Advices about a program

Hi. I have a new question about histograms. I run my program on a 1024*768 picture (lvl of grey).

Each thread (768) analyse 768 pixels of the picture and create its histogram in a specifik place in the global.

In one case, we stock the data in texture memory, and in the other, we stock it on global memory.

I run the program on a 8800 GTS (320 Mb) and on a 8800(GTX) and we obtain these results :

This time is in ms.

I notice that for the GTS, I have a change after 96 thread (the time becomes slower). I thought I will notice the same thing on GTX after 128 threads, but nothing.

How can we explain this difference ? (I hope detailled informations).

And I don’t understand why the difference is so important with 2 threads !

I have try on differents GTX and GTS, I always have this difference :(.

No help ?

I’m afraid I don’t even understand the question. Yes, you get different execution times depending on block size. Memory access patters, read after write dependencies, warp occupancy, shared memory usage, and a host of other things go into this.
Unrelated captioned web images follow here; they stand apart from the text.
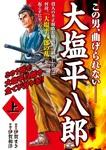 大塩平八郎 上-電子書籍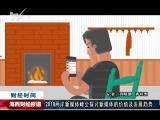 海西财经报道 2018.01.23 - 厦门电视台 00:09:02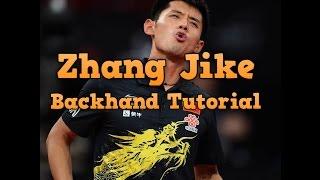 Zhang Jike backhand topspin tutorial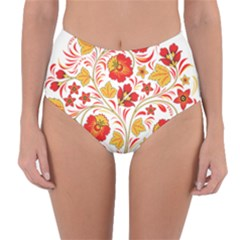 Wreaths Flower Floral Sexy Red Sunflower Star Rose Reversible High Waist Bikini Bottoms by Mariart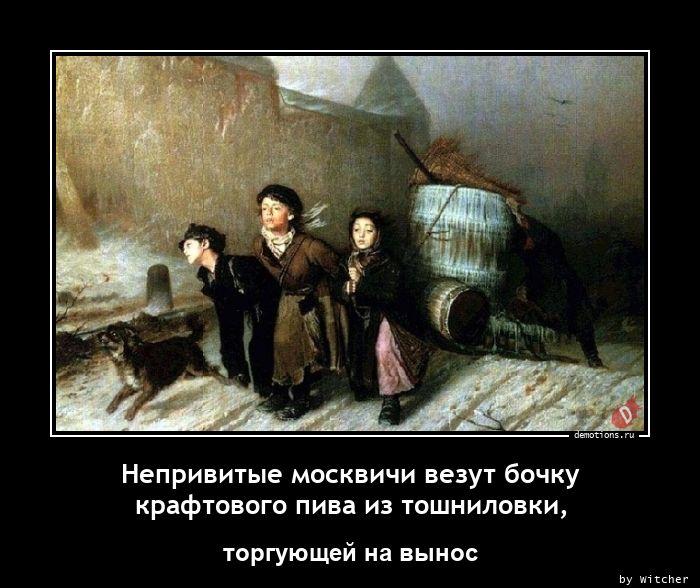 Непривитые москвичи везут бочку крафтового пива из тошниловки,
It is impossible to predict the best performing block size without performing benchmarks as you have. Just choose the best performing block size and you are done.

Okay.

Can you just detailled why occupancy and memory access pattern influence my execution. Because I have read informations about these 2 things, but I have problems with english and I think I have not understood it. I just need a little explanation about these 2 notions.
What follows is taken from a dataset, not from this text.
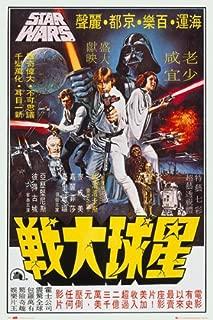 hong kong star wars poster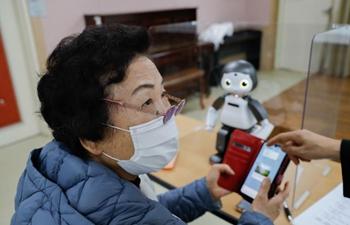 Seoul promotes digital education for senior citizens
Sorry for being boring :(.

Because the occupancy tells you how many threads are available for a multiprocessor. the more threads, the more chance you have to hide memory-latency with calculations.
And if you access memory in a non-coalesced way, the latency is higher than in a coalesced way.

What basically happens:

thread 1 starts to run.
thread 1 needs memory, that has not yet arrived
thread 2 starts to run
thread 2 needs memory that has not yet arrived
Now if you have low occupancy, you may need to swap back to thread 1, but if that thread has not yet received the memory, your processor waits and does nothing.

But if you have a high occupancy thread 3 starts to run.

Now if you read in your memory coalesced, you might already have received the memory for thread 1, so a low occupancy might not matter, because thread 1 is ready to run.

I hope this helps (and I hope this is correct, but that’s how I understand it)

Basically, my point is that the all the interactions are so complicated that you can’t know how they will all work together to change performance without actually running your kernel and measuring the performance.

If you want to learn more about occupancy, try out the occupancy calculator: http://forums.nvidia.com/index.php?showtopic=31279

Thanks DenisR. I understand now :).